= WHAT YOU ARE ASKED TO DO =
Below are entries with pictures among them; reproduce exactly, and only, the lines from the one containing "Next Media eat-travel" down to the one containing "(30 เส้น/กล่อง) NNDT2040", without the pictures.

= EXTRACTED ENTRIES =
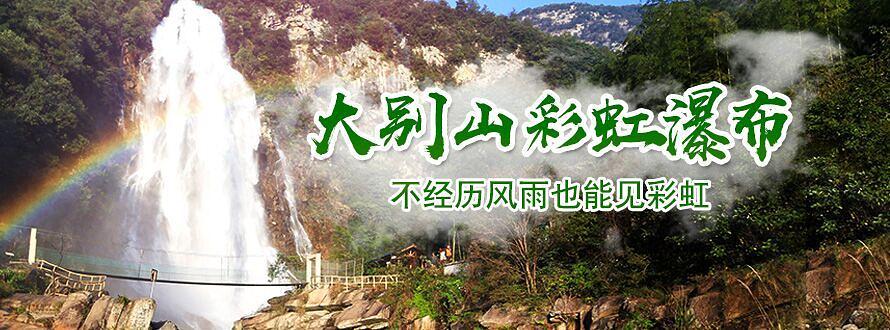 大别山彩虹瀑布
--
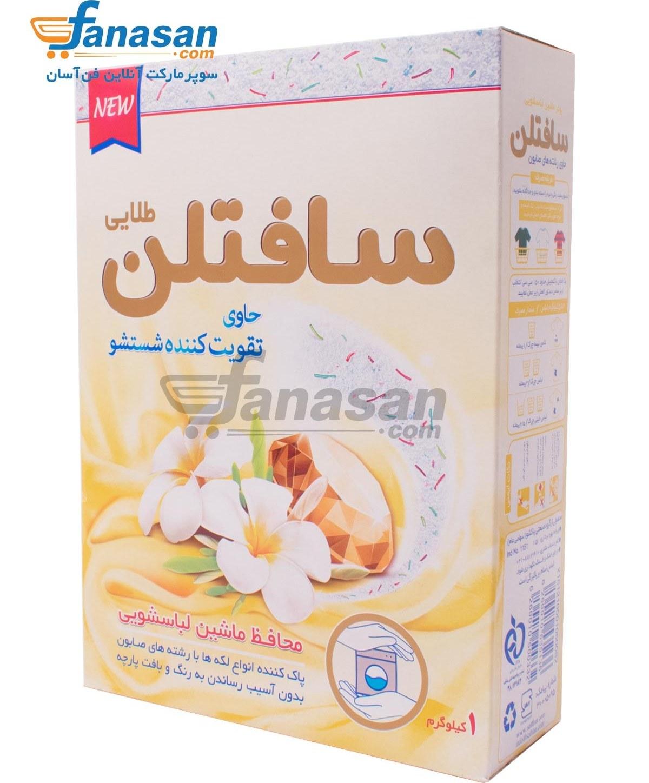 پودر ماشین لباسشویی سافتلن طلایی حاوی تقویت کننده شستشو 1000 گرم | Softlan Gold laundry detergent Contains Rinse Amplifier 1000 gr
==
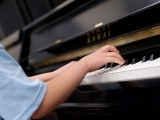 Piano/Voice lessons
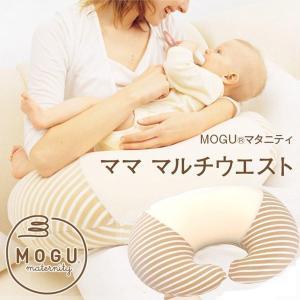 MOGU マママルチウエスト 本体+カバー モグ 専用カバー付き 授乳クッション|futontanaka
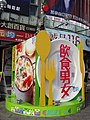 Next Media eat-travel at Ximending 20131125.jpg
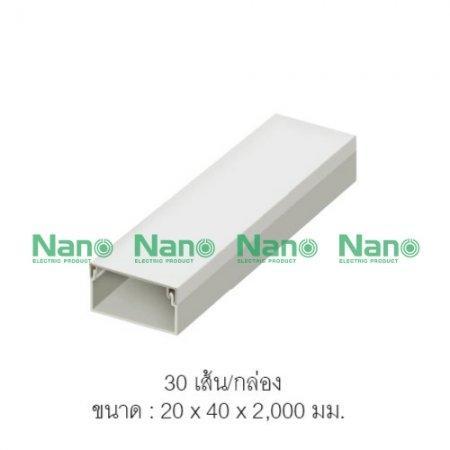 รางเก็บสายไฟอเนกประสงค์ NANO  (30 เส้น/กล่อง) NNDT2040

= SOLUTION TO THIS EXERCISE =
 Next Media eat-travel at Ximending 20131125.jpg
 รางเก็บสายไฟอเนกประสงค์ NANO  (30 เส้น/กล่อง) NNDT2040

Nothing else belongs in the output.